Problem to solve: Task for the records below: please copy exactly, and only, the lines from the one containing "La Grammatica DI Dio (Paperback)" to the last line, both included, leaving out the pictures.

Entries shown:
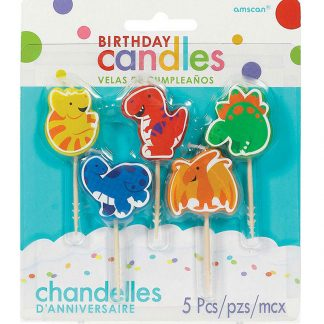 HB Candles - Dinosaur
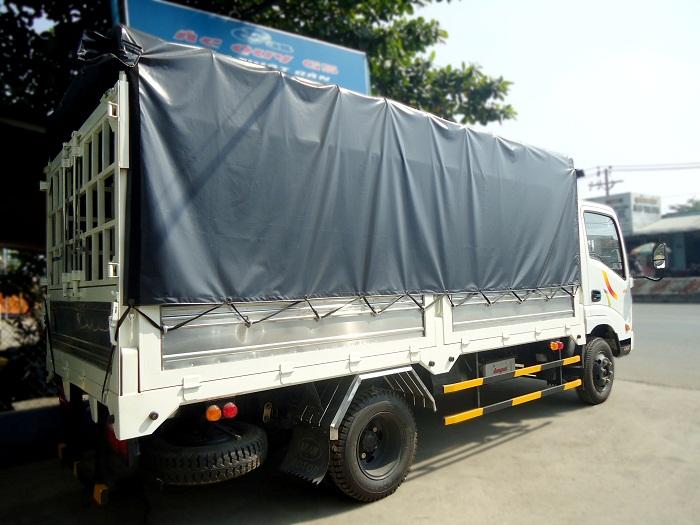 Thùng xe tải Veam vt200 mui bat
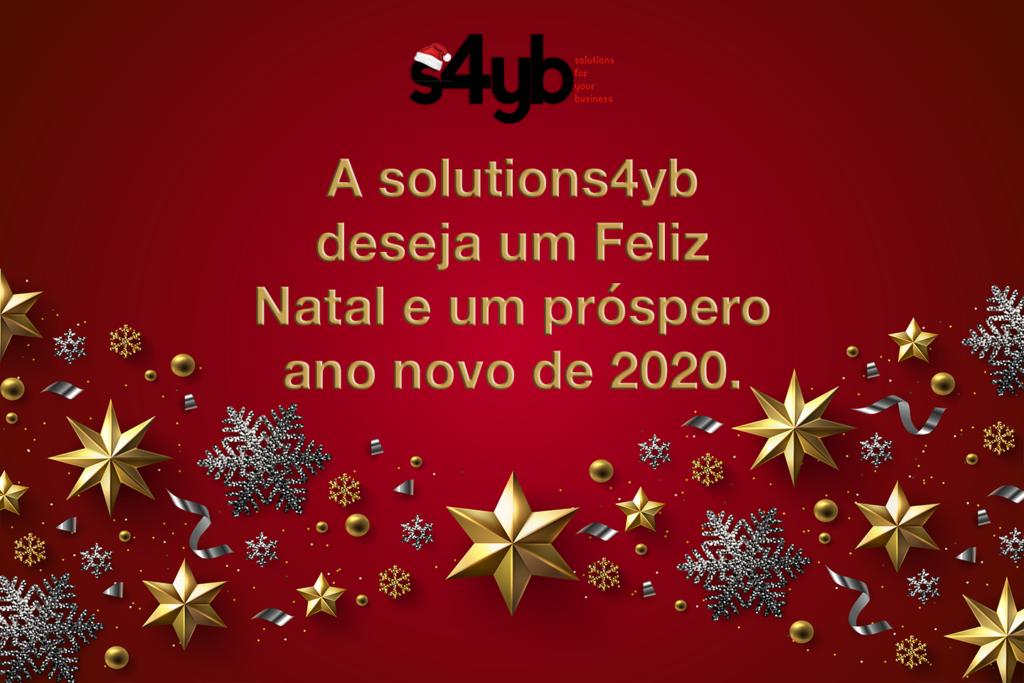 s4yb-natal-2020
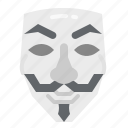 anonymous, fawkes, guy, hacker, mask icon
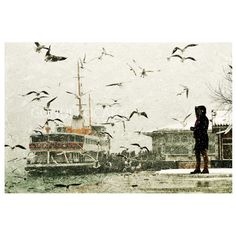 Wall decor  istanbul Winter Photography  falling snow by gonulk, $50.00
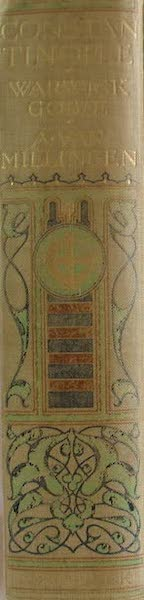 Constantinople Painted and Described - Spine (1906)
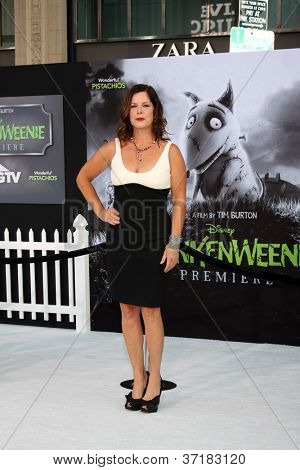 "LOS ANGELES - SEP 24:  Marcia Gay Harden arrives at the ""Frankenweenie"" Premiere at El Capitan Theater on September 24, 2012 in Los Angeles, CA"
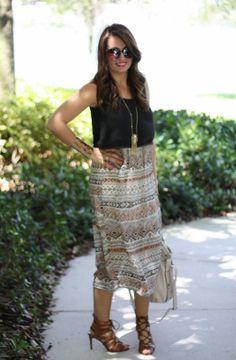 Spring Summer Midi Dress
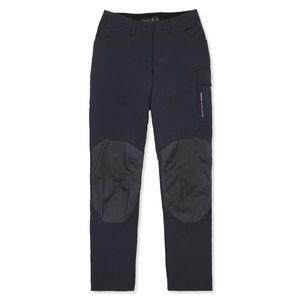 Pantalon de voile pour femmes Evolution Performance Musto - Beige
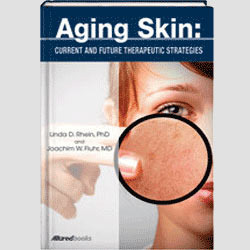 Aging Skin: Current and Future Therapeutic Strategies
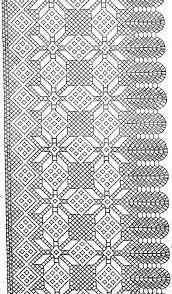 Resultado de imagen de picados de bolillos para chales
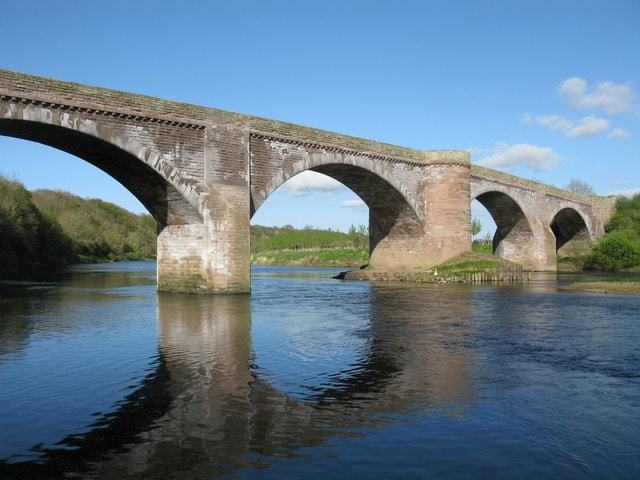Ladykirk Bridge Image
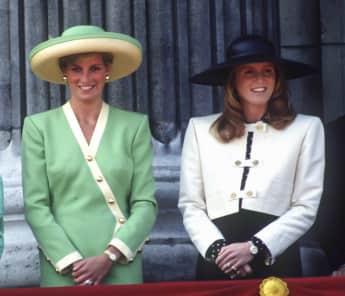 Lady Diana Sarah Ferguson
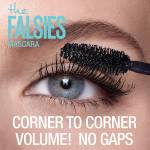 MAYBELLINE Volum' Express Falsies Mascara in Blackest Black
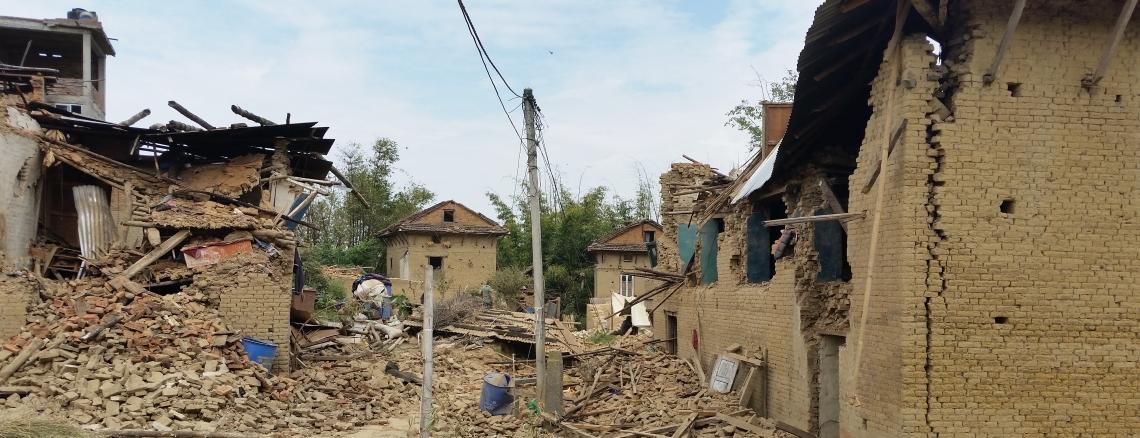 Emergência pelo Nepal (últimas informações)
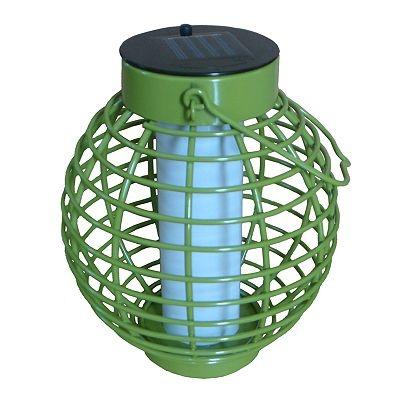 Sonoma outdoors hanging solar lantern got dirt pinterest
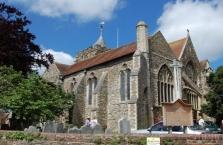 Rye, St Mary the Virgin Church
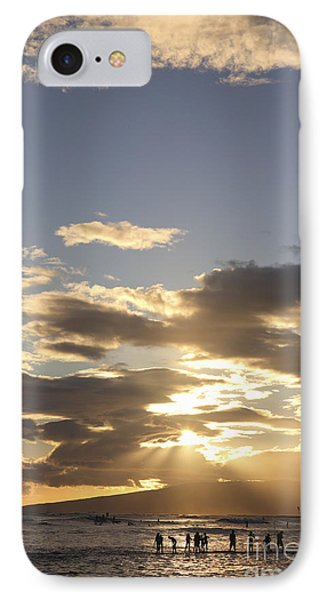 People Silhouette Sunset Phone Case by Brandon Tabiolo - Printscapes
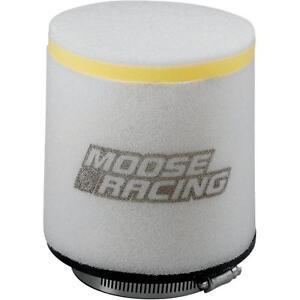 Dry Air Filter Moose Racing M763-80-09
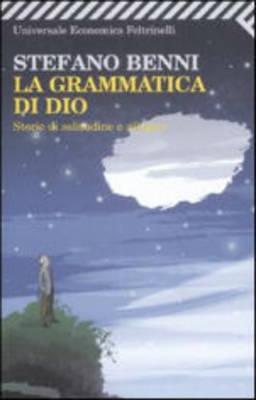 La Grammatica DI Dio (Paperback)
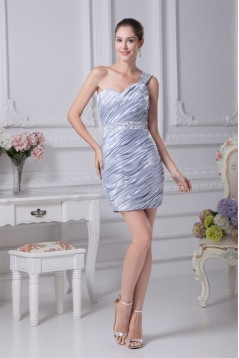 Short/Mini Ruffles Sleeveless Silk like Satin Prom/Formal Evening Dresses 02021178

Written solution:
 La Grammatica DI Dio (Paperback)
 Short/Mini Ruffles Sleeveless Silk like Satin Prom/Formal Evening Dresses 02021178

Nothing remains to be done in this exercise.